Posted at 5:28 PM, Mar 17, 2021

GRAND RAPIDS, Mich. — A daring cat rescue nearly 50 feet off the ground was caught on camera over the weekend near Grand Rapids, Michigan.

The video is getting a lot of attention on social media, not only because of the good deed but the skill required to bring that cat back to safety.

The video was originally posted in a community Facebook group on Saturday March, 13.

A couple walking their dog spotted a cat way up in the trees at a park. They immediately called Robin Walenga, a domestic and wild animal advocate who helps with animal rescues.

Walenga said, “She messaged me and said, ‘Robin, there’s a cat in the tree.’”

She knew who her next call would be to: Erick Baker with Tip Top Tree Care LLC.

“It wasn’t my first cat rescue; I’ve got a couple under my belt," Baker said.

The experienced tree surgeon is used to being in all kinds of situations for helping his clients, but admits this rescue required caution.

“Kind of a bit of an iffy climb,” Baker said. “Probably only 45 foot vertically, but he was out over a leaner.”

Baker explained that given the circumstances, he used a static rope technique.

“We use mechanical extenders,” Baker explained. “I use one that’s attached to my right foot, then I use a knee extender that’s spring-loaded, and those are friction devices, so they will move one direction on the rope.

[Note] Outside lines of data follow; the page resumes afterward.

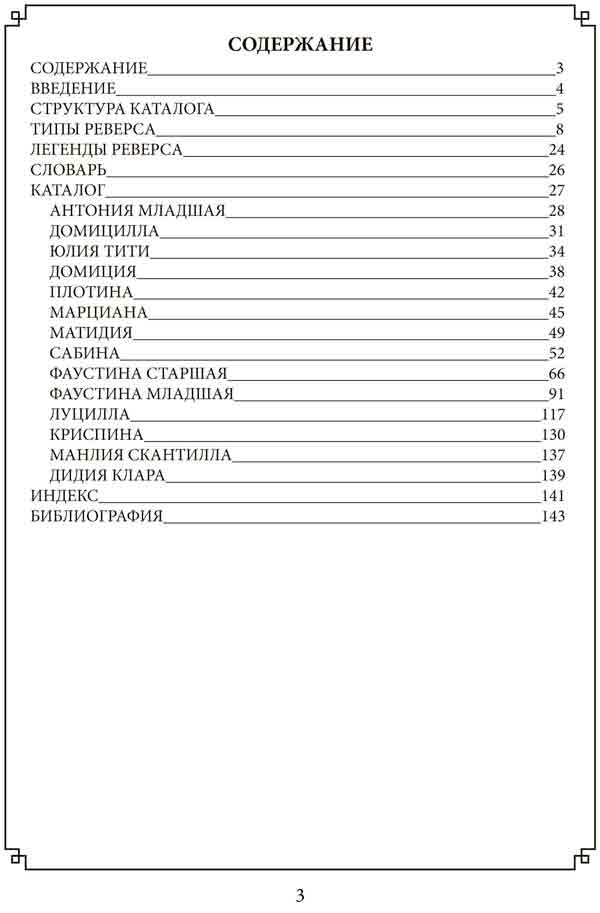 СОДЕРЖАНИЕ

СОДЕРЖАНИЕ 3
ВВЕДЕНИЕ 4
СТРУКТУРА КАТАЛОГА 5
ТИПЫ РЕВЕРСА 8
ЛЕГЕНДЫ РЕВЕРСА 24
СЛОВАРЬ 26
КАТАЛОГ 27
АНТОНИЯ МЛАДШАЯ 28
ДОМИЦИЛЛА 31
ЮЛИЯ ТИТИ 34
ДОМИЦИЯ 38
ПЛОТИНА 42
МАРЦИАНА 45
МАТИДИЯ 49
САБИНА 52
ФАУСТИНА СТАРШАЯ 66
ФАУСТИНА МЛАДШАЯ 91
ЛУЦИЛЛА 117
КРИСПИНА 130
МАНЛИЯ СКАНТИЛЛА 137
ДИДИЯ КЛАРА 139
ИНДЕКС 141
БИБЛИОГРАФИЯ 143

3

So as I step up and then put pressure down, it locks on the rope and allows me to walk up the rope like I would go up a ladder.”

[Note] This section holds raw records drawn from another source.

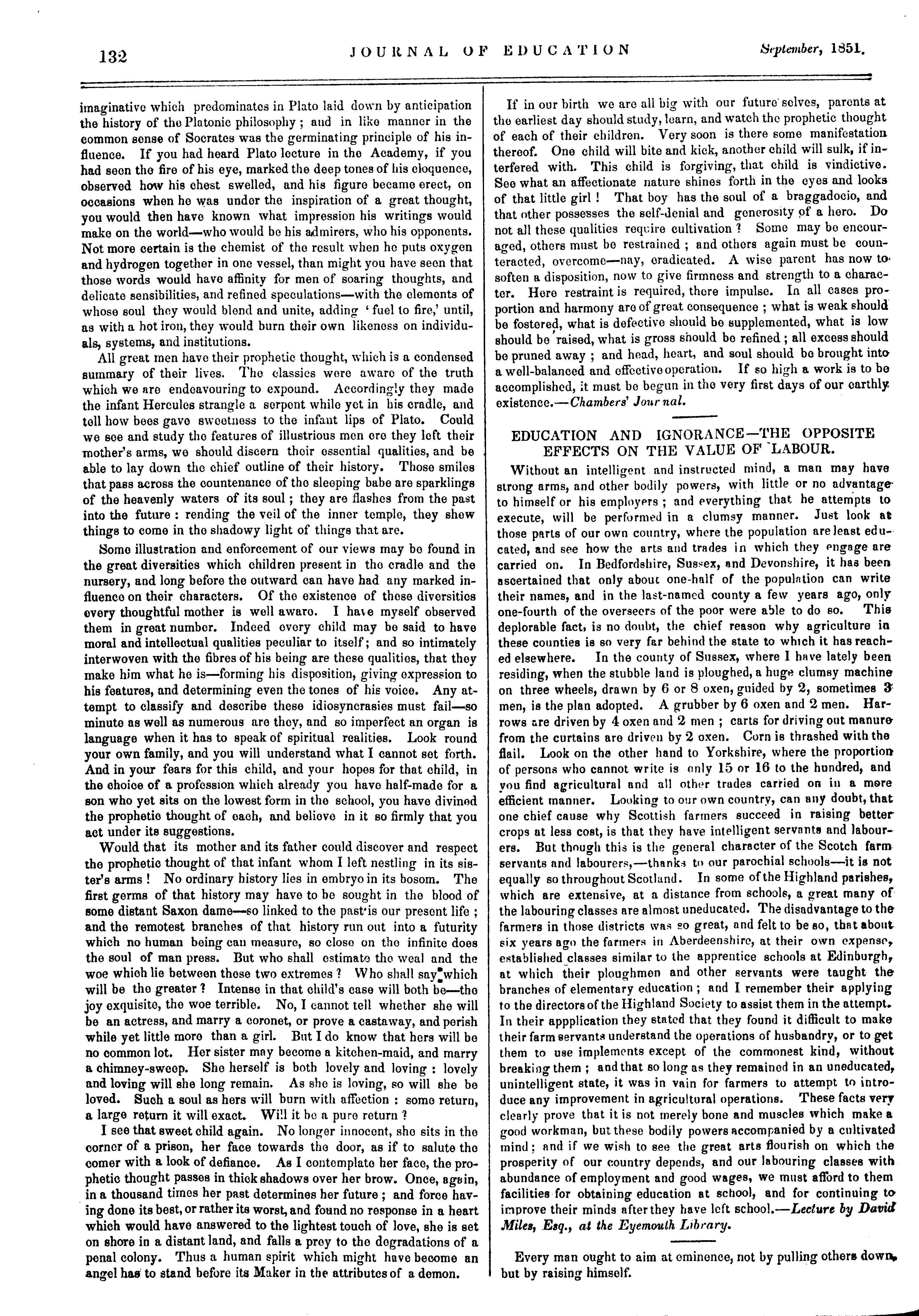 132 JOURNAL OF EDUCATION September, 1851.

imaginative which predominates in Plato laid down by anticipation the history of the Platonic philosophy; and in like manner in the common sense of Socrates was the germinating principle of his influence. If you had heard Plato lecture in the Academy, if you had seen the fire of his eye, marked the deep tones of his eloquence, observed how his chest swelled, and his figure became erect, on occasions when he was under the inspiration of a great thought, you would then have known what impression his writings would make on the world—who would be his admirers, who his opponents. Not more certain is the chemist of the result when he puts oxygen and hydrogen together in one vessel, than might you have seen that those words would have affinity for men of soaring thoughts, and delicate sensibilities, and refined speculations—with the elements of whose soul they would blend and unite, adding 'fuel to fire,' until, as with a hot iron, they would burn their own likeness on individuals, systems, and institutions.

All great men have their prophetic thought, which is a condensed summary of their lives. The classics were aware of the truth which we are endeavouring to expound. Accordingly they made the infant Hercules strangle a serpent while yet in his cradle, and tell how bees gave sweetness to the infant lips of Plato. Could we see and study the features of illustrious men ere they left their mother's arms, we should discern their essential qualities, and be able to lay down the chief outline of their history. Those smiles that pass across the countenance of the sleeping babe are sparklings of the heavenly waters of its soul; they are flashes from the past into the future: rending the veil of the inner temple, they shew things to come in the shadowy light of things that are.

Some illustration and enforcement of our views may be found in the great diversities which children present in the cradle and the nursery, and long before the outward can have had any marked influence on their characters. Of the existence of these diversities every thoughtful mother is well aware. I have myself observed them in great number. Indeed every child may be said to have moral and intellectual qualities peculiar to itself; and so intimately interwoven with the fibres of his being are these qualities, that they make him what he is—forming his disposition, giving expression to his features, and determining even the tones of his voice. Any attempt to classify and describe these idiosyncrasies must fail—so minute as well as numerous are they, and so imperfect an organ is language when it has to speak of spiritual realities. Look round your own family, and you will understand what I cannot set forth. And in your fears for this child, and your hopes for that child, in the choice of a profession which already you have half-made for a son who yet sits on the lowest form in the school, you have divined the prophetic thought of each, and believe in it so firmly that you act under its suggestions.

Would that its mother and its father could discover and respect the prophetic thought of that infant whom I left nestling in its sister's arms! No ordinary history lies in embryo in its bosom. The first germs of that history may have to be sought in the blood of some distant Saxon dame—so linked to the past is our present life; and the remotest branches of that history run out into a futurity which no human being can measure, so close on the infinite does the soul of man press. But who shall estimate the weal and the woe which lie between these two extremes? Who shall say which will be the greater? Intense in that child's case will both be—the joy exquisite, the woe terrible. No, I cannot tell whether she will be an actress, and marry a coronet, or prove a castaway, and perish while yet little more than a girl. But I do know that hers will be no common lot. Her sister may become a kitchen-maid, and marry a chimney-sweep. She herself is both lovely and loving: lovely and loving will she long remain. As she is loving, so will she be loved. Such a soul as hers will burn with affection: some return, a large return it will exact. Will it be a pure return?

I see that sweet child again. No longer innocent, she sits in the corner of a prison, her face towards the door, as if to salute the comer with a look of defiance. As I contemplate her face, the prophetic thought passes in thick shadows over her brow. Once, again, in a thousand times her past determines her future; and force having done its best, or rather its worst, and found no response in a heart which would have answered to the lightest touch of love, she is set on shore in a distant land, and falls a prey to the degradations of a penal colony. Thus a human spirit which might have become an angel has to stand before its Maker in the attributes of a demon.

If in our birth we are all big with our future selves, parents at the earliest day should study, learn, and watch the prophetic thought of each of their children. Very soon is there some manifestation thereof. One child will bite and kick, another child will sulk, if interfered with. This child is forgiving, that child is vindictive. See what an affectionate nature shines forth in the eyes and looks of that little girl! That boy has the soul of a braggadocio, and that other possesses the self-denial and generosity of a hero. Do not all these qualities require cultivation? Some may be encouraged, others must be restrained; and others again must be counteracted, overcome—nay, eradicated. A wise parent has now to soften a disposition, now to give firmness and strength to a character. Here restraint is required, there impulse. In all cases proportion and harmony are of great consequence; what is weak should be fostered, what is defective should be supplemented, what is low should be raised, what is gross should be refined; all excess should be pruned away; and head, heart, and soul should be brought into a well-balanced and effective operation. If so high a work is to be accomplished, it must be begun in the very first days of our earthly existence.—Chambers' Journal.

EDUCATION AND IGNORANCE—THE OPPOSITE EFFECTS ON THE VALUE OF LABOUR.

Without an intelligent and instructed mind, a man may have strong arms, and other bodily powers, with little or no advantage to himself or his employers; and everything that he attempts to execute, will be performed in a clumsy manner. Just look at those parts of our own country, where the population are least educated, and see how the arts and trades in which they engage are carried on. In Bedfordshire, Sussex, and Devonshire, it has been ascertained that only about one-half of the population can write their names, and in the last-named county a few years ago, only one-fourth of the overseers of the poor were able to do so. This deplorable fact, is no doubt, the chief reason why agriculture in these counties is so very far behind the state to which it has reached elsewhere. In the county of Sussex, where I have lately been residing, when the stubble land is ploughed, a huge clumsy machine on three wheels, drawn by 6 or 8 oxen, guided by 2, sometimes 3 men, is the plan adopted. A grubber by 6 oxen and 2 men. Harrows are driven by 4 oxen and 2 men; carts for driving out manure from the curtains are driven by 2 oxen. Corn is thrashed with the flail. Look on the other hand to Yorkshire, where the proportion of persons who cannot write is only 15 or 16 to the hundred, and you find agricultural and all other trades carried on in a more efficient manner. Looking to our own country, can any doubt, that one chief cause why Scottish farmers succeed in raising better crops at less cost, is that they have intelligent servants and labourers. But though this is the general character of the Scotch farm servants and labourers,—thanks to our parochial schools—it is not equally so throughout Scotland. In some of the Highland parishes, which are extensive, at a distance from schools, a great many of the labouring classes are almost uneducated. The disadvantage to the farmers in those districts was so great, and felt to be so, that about six years ago the farmers in Aberdeenshire, at their own expense, established classes similar to the apprentice schools at Edinburgh, at which their ploughmen and other servants were taught the branches of elementary education; and I remember their applying to the directors of the Highland Society to assist them in the attempt. In their appplication they stated that they found it difficult to make their farm servants understand the operations of husbandry, or to get them to use implements except of the commonest kind, without breaking them; and that so long as they remained in an uneducated, unintelligent state, it was in vain for farmers to attempt to introduce any improvement in agricultural operations. These facts very clearly prove that it is not merely bone and muscles which make a good workman, but these bodily powers accompanied by a cultivated mind; and if we wish to see the great arts flourish on which the prosperity of our country depends, and our labouring classes with abundance of employment and good wages, we must afford to them facilities for obtaining education at school, and for continuing to improve their minds after they have left school.—Lecture by David Miles, Esq., at the Eyemouth Library.

Every man ought to aim at eminence, not by pulling others down, but by raising himself.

The rescue mission only took him 30 seconds to reach the daring feline.

“I had a full conversation with the cat; we went back and forth a little while,” Baker said.

After clearing loose branches from his path Baker was able to grab the cat and descend safely.

It’s a tale the cat can tell its owners, once Walenga finds them.

“He does not have a microchip, no collar, no tags; he’s been reported to Kent County Animal Shelter, and there are posters that are up here in the park," Walenga said.

While it’s not Baker's job description, helping cats keep all of their nine lives sure feels good.

“It means a lot that I’m able to go out and do something positive for the community and have the community turn around and say all the things that they’re saying about what I’m able to do.”

The cat is in a foster home until Walenga can find its original owners.